AVAILABLE RECORDS:

________

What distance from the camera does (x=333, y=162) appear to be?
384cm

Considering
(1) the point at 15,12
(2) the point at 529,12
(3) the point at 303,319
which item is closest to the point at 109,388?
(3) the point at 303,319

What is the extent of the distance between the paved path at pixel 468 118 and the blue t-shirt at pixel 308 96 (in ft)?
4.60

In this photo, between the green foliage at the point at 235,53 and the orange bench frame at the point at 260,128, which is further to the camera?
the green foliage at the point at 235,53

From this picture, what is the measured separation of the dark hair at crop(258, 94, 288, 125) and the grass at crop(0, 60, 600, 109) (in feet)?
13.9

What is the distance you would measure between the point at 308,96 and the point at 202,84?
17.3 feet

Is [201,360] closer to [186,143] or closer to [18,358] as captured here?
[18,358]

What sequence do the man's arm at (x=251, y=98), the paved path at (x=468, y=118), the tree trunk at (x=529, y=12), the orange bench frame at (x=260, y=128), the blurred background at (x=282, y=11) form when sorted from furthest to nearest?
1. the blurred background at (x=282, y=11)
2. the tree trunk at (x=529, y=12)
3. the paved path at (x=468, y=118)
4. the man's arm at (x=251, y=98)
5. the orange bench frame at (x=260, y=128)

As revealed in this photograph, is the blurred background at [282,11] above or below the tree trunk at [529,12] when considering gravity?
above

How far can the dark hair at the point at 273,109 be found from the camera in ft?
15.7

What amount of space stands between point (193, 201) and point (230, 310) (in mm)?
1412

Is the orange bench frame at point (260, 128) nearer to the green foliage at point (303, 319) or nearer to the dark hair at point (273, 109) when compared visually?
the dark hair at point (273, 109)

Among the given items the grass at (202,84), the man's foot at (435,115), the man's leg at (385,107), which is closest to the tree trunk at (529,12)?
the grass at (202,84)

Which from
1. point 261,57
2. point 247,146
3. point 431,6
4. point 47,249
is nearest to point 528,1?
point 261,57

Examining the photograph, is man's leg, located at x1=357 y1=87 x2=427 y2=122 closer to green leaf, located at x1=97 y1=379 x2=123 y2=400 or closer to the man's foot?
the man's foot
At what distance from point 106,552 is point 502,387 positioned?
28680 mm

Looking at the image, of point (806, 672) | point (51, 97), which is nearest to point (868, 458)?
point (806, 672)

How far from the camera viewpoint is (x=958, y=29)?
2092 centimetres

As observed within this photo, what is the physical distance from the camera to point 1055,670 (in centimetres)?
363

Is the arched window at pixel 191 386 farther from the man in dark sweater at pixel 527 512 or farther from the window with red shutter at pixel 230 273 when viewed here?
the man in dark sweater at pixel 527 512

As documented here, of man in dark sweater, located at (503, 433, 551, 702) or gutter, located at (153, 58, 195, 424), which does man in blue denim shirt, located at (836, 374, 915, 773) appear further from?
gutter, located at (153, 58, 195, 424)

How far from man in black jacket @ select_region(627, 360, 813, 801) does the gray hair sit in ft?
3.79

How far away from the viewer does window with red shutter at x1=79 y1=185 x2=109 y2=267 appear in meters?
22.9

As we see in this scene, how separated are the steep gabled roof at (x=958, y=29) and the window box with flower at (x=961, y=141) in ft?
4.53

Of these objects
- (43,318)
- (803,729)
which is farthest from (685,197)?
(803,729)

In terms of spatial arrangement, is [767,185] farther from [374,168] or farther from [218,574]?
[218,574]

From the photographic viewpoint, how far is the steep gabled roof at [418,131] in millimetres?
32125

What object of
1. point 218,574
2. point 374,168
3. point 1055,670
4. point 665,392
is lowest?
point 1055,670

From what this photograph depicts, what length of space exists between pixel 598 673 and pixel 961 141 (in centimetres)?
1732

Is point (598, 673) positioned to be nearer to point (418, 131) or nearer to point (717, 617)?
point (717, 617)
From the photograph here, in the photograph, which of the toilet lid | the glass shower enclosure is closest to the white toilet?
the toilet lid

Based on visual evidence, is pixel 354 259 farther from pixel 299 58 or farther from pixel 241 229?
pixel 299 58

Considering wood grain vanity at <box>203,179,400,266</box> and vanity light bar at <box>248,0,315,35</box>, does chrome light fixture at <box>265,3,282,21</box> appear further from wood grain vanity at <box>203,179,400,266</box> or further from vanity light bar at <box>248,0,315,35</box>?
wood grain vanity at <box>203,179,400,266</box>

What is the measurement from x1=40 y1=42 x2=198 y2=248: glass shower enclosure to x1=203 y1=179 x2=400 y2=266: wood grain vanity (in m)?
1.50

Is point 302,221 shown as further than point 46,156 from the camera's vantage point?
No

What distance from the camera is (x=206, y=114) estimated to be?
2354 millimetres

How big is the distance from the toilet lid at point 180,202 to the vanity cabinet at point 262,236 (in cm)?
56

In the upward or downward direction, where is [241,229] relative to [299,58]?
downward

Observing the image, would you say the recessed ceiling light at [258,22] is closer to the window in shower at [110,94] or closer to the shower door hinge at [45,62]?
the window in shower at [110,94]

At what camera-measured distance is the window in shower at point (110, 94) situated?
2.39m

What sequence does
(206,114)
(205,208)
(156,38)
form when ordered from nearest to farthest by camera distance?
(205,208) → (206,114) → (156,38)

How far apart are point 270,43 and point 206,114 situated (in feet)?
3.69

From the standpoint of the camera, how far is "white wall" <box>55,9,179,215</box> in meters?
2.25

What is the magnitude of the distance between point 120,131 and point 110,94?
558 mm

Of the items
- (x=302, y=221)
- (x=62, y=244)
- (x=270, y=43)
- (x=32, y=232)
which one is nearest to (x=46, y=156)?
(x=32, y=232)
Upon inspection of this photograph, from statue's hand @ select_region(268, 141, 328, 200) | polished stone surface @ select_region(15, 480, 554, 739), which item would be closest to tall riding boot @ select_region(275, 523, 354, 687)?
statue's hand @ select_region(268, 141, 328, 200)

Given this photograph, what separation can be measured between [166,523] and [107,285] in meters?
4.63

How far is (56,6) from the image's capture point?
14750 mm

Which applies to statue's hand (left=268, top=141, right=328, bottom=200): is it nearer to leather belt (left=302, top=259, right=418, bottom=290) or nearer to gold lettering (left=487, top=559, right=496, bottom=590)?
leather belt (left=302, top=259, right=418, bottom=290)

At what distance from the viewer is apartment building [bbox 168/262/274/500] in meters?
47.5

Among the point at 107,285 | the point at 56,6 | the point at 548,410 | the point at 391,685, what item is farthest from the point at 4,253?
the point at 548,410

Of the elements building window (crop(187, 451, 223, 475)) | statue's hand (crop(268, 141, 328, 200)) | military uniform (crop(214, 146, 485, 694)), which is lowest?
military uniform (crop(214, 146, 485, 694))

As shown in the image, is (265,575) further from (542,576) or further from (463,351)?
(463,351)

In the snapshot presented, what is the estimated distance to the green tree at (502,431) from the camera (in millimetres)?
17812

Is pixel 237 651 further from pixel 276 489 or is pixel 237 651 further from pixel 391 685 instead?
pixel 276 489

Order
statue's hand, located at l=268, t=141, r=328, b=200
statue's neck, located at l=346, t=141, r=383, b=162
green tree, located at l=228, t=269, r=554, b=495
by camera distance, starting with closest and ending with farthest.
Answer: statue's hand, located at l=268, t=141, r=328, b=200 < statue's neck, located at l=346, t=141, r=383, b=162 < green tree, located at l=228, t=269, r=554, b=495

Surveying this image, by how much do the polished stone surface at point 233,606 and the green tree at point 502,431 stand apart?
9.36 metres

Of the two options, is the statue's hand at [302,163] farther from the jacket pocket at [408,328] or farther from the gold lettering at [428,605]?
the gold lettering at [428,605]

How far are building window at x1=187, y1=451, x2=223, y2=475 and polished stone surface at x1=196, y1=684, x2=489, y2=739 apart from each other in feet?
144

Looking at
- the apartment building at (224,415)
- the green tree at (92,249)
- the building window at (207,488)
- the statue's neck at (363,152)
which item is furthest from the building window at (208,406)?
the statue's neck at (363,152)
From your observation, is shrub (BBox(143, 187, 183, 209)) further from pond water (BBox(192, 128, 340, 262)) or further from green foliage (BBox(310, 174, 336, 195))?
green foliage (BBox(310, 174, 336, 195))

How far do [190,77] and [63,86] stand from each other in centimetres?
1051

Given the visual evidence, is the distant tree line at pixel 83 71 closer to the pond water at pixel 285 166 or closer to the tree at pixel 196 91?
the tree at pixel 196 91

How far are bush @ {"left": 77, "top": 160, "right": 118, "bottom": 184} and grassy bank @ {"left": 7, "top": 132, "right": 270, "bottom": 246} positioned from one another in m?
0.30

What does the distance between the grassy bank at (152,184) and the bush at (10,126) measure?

________

Emit verbatim the lines running from the one with "Surveying this image, by" through the last line of the data, both endpoints inclusive.

TASK RESPONSE:
Surveying this image, by how much do the polished stone surface at point 233,606 and the green tree at point 502,431 stand apart?
9.36 metres

Of the two options, is the statue's hand at [302,163] farther from the jacket pocket at [408,328] or farther from the gold lettering at [428,605]?
the gold lettering at [428,605]

How far are building window at x1=187, y1=451, x2=223, y2=475 and polished stone surface at x1=196, y1=684, x2=489, y2=739 apart from each other in feet?
144

Looking at
- the apartment building at (224,415)
- the green tree at (92,249)
- the building window at (207,488)
- the statue's neck at (363,152)
which item is furthest from the building window at (208,406)?
the statue's neck at (363,152)
From your observation, is shrub (BBox(143, 187, 183, 209)) further from pond water (BBox(192, 128, 340, 262)) or further from green foliage (BBox(310, 174, 336, 195))?
green foliage (BBox(310, 174, 336, 195))

How far do [190,77] and [63,86] stand from each other in centimetres?
1051

Given the visual evidence, is the distant tree line at pixel 83 71 closer to the pond water at pixel 285 166 or closer to the tree at pixel 196 91?
the tree at pixel 196 91

How far are bush @ {"left": 77, "top": 160, "right": 118, "bottom": 184} and grassy bank @ {"left": 7, "top": 132, "right": 270, "bottom": 246} positioned from one another in m?
0.30

What does the distance between the grassy bank at (152,184) and the bush at (10,126) measure?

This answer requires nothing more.